Addition of a progestogen is required for individuals with endometrial tissue. This may include individuals who have had a total hysterectomy, but who have significant endometriosis, to prevent stimulation of endometrial deposits and malignant transformation; seek specialist advice. See also Systemic MHT in individuals with endometriosis.
The optimum regimen of hormone therapy for individuals with POI or early menopause is unknown; however, higher estrogen doses may be required for symptom relief and bone mineral density accrual.
Continue treatment at least until the median age of natural menopause (51 years) to minimise risks of osteoporosis and cardiovascular disease.

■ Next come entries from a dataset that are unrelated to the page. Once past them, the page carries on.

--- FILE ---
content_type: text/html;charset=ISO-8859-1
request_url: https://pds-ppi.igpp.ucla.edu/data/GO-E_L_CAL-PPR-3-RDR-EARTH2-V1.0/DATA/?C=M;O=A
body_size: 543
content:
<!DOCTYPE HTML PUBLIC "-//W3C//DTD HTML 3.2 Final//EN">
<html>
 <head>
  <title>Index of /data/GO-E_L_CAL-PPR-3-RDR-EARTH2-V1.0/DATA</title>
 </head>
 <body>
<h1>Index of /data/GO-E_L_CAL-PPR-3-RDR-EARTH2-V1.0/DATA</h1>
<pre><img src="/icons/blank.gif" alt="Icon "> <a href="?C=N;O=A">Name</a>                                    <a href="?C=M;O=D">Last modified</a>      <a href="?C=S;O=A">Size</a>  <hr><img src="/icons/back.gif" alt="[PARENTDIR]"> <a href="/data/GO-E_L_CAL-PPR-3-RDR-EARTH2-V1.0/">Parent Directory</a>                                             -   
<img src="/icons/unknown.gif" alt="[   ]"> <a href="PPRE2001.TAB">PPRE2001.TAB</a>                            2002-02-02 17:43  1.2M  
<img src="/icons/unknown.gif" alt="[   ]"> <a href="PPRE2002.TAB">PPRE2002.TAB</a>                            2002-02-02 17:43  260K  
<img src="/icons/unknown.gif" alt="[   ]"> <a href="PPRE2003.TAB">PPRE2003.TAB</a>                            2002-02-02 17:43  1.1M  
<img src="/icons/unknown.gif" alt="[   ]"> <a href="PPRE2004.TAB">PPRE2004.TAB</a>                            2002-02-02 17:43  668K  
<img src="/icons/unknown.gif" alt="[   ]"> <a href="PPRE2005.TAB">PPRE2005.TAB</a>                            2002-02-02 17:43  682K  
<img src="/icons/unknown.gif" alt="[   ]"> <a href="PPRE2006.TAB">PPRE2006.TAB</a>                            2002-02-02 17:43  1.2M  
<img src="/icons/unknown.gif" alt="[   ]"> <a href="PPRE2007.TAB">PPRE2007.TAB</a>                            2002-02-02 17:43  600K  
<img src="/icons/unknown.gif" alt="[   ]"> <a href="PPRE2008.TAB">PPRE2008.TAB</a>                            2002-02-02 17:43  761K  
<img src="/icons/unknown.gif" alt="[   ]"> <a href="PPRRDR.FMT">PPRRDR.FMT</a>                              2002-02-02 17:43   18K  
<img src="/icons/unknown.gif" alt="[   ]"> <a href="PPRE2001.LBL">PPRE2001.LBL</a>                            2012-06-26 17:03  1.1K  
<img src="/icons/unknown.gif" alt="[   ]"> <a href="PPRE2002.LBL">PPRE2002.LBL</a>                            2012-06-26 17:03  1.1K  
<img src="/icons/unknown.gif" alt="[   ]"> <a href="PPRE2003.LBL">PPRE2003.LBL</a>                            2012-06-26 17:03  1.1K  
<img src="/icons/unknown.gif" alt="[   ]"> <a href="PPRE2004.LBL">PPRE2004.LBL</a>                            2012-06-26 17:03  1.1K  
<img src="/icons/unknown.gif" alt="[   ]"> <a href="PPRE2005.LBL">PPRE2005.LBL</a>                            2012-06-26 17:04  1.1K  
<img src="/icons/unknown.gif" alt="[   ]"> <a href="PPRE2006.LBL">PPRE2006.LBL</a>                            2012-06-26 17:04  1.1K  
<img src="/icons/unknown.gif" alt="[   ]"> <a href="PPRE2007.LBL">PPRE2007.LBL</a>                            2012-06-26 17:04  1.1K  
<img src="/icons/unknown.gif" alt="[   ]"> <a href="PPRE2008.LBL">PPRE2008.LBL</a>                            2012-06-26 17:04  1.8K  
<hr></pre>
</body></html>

Individuals with spontaneous POI or early menopause may require contraception. MHT is not contraceptive, so these individuals should be counselled regarding the potential (but very low chance) of pregnancy. Options of hormone therapy that also provide contraception are:
- continuous use of combined hormonal contraception (a combined oral contraceptive or the contraceptive vaginal ring)—hormone-free intervals must be avoided to ensure adequate estrogen for bone health and symptom control; individuals with POI have minimal endogenous estrogen production. See Tailored regimens of combined hormonal contraceptives for continuous use regimens
- continuous estrogen-only systemic menopausal hormone therapy (MHT) plus the 52 mg levonorgestrel-releasing intrauterine contraceptive device 1.
Specialist referral is needed for individuals with POI or early menopause who do not tolerate hormone therapy.